I suggested the shop lights to you already. that's what I have always used on my tanks and see little reason not to. what I do is build a very simple long box out of wood about 4 inches deep and 8 inches wide and the length of the tank. then mount the shoplight in that and just sit it on top of the the tank with a glass canopy.


----------



## dZilla (Dec 30, 2010)

pistolpete said:


> I suggested the shop lights to you already. that's what I have always used on my tanks and see little reason not to. what I do is build a very simple long box out of wood about 4 inches deep and 8 inches wide and the length of the tank. then mount the shoplight in that and just sit it on top of the the tank with a glass canopy.

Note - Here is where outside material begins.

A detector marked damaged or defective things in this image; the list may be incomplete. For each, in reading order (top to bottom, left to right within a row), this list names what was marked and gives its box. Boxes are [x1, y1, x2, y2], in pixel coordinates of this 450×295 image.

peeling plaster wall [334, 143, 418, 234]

Hi pistol I know, and not that I don't believe you I'm more worried.. well I really don't know what I'm worried about. I guess my concern is like many 'new FW plant growers' I go get the shop lights (like I mentioned at home depot they have a double 48" fixture for 19.95$ [i'd get X2]) and things wouldn't work out, or I'd have issues with the bulb or god knows what, and in the end I'd be out 40$. I would really like the opinion of ppl on the forums. I might post this in in the plant section as well (admins if this is a no no please let me know)....

Anyways I guess those are my concerns.


----------



## pistolpete (May 2, 2010)

The T5 and T8 simply refers to the diameter of the bulb and pin spacing. Otherwise the only difference is that thinner bulbs are slightly more efficient because of smaller re-strike. Different gas mixes in the bulb give different spectrum emissions. I find that daylight bulbs give the best compromise for color rendition and plant growth and cost. If your primary concern is plant growth you can mix in a couple of the warmer grow lamps.

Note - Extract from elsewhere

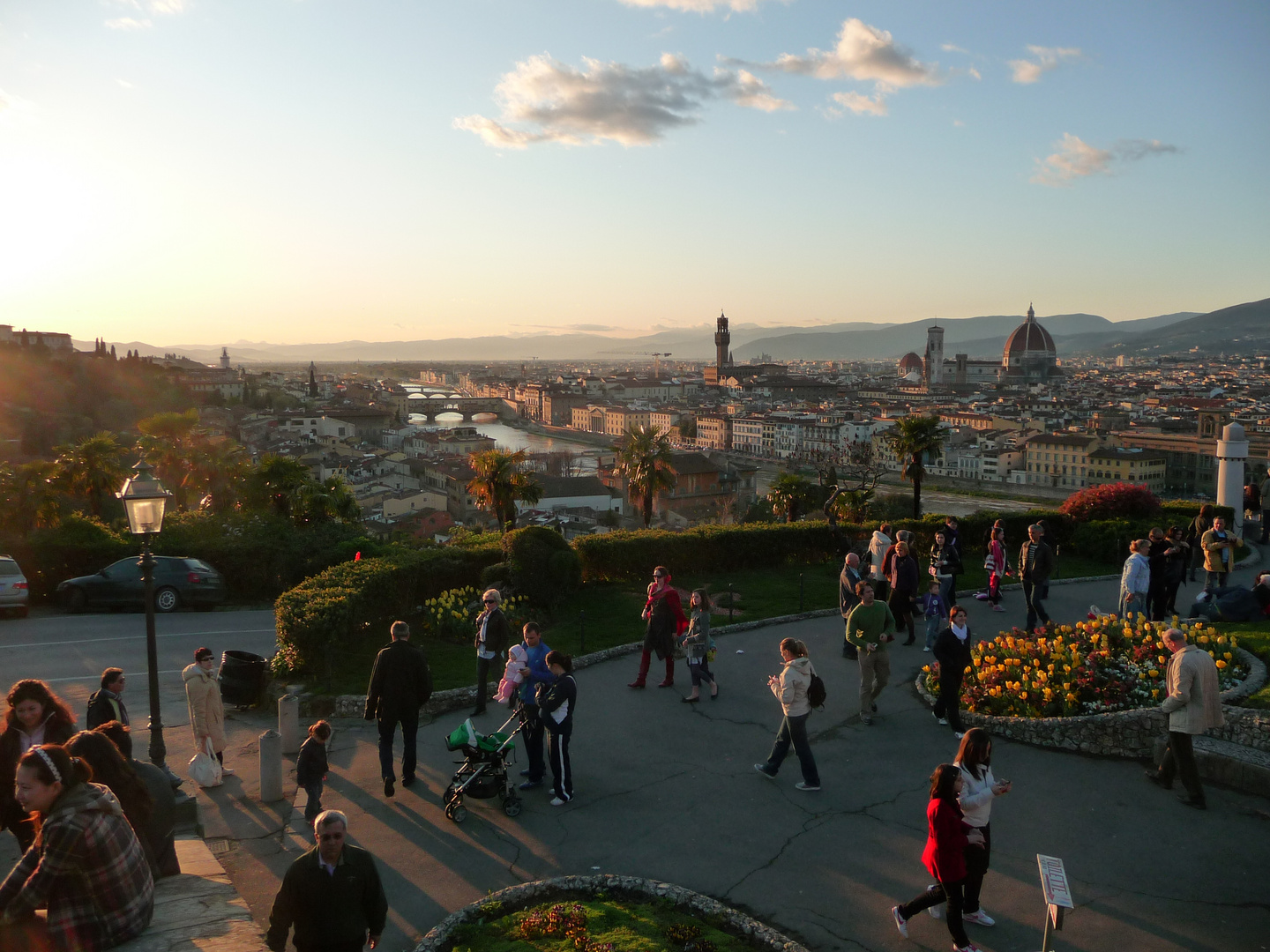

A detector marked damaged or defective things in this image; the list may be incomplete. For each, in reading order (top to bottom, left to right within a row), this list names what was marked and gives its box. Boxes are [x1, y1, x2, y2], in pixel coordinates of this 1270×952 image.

cracked asphalt [192, 589, 1265, 952]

The only issue with shop lights is that they are not designed for wet locations and need to be protected from excessive condensation, hence the glass recommendation.


----------



## fryingpan (Feb 13, 2011)

WE went to rona and got what is called a work shop light. it is a 48" twin bulb that hangs from the ceiling and it cost use $18 and $2 for the chain to hang it. canadian tire has the exact same ones but want $28 for theirs.


----------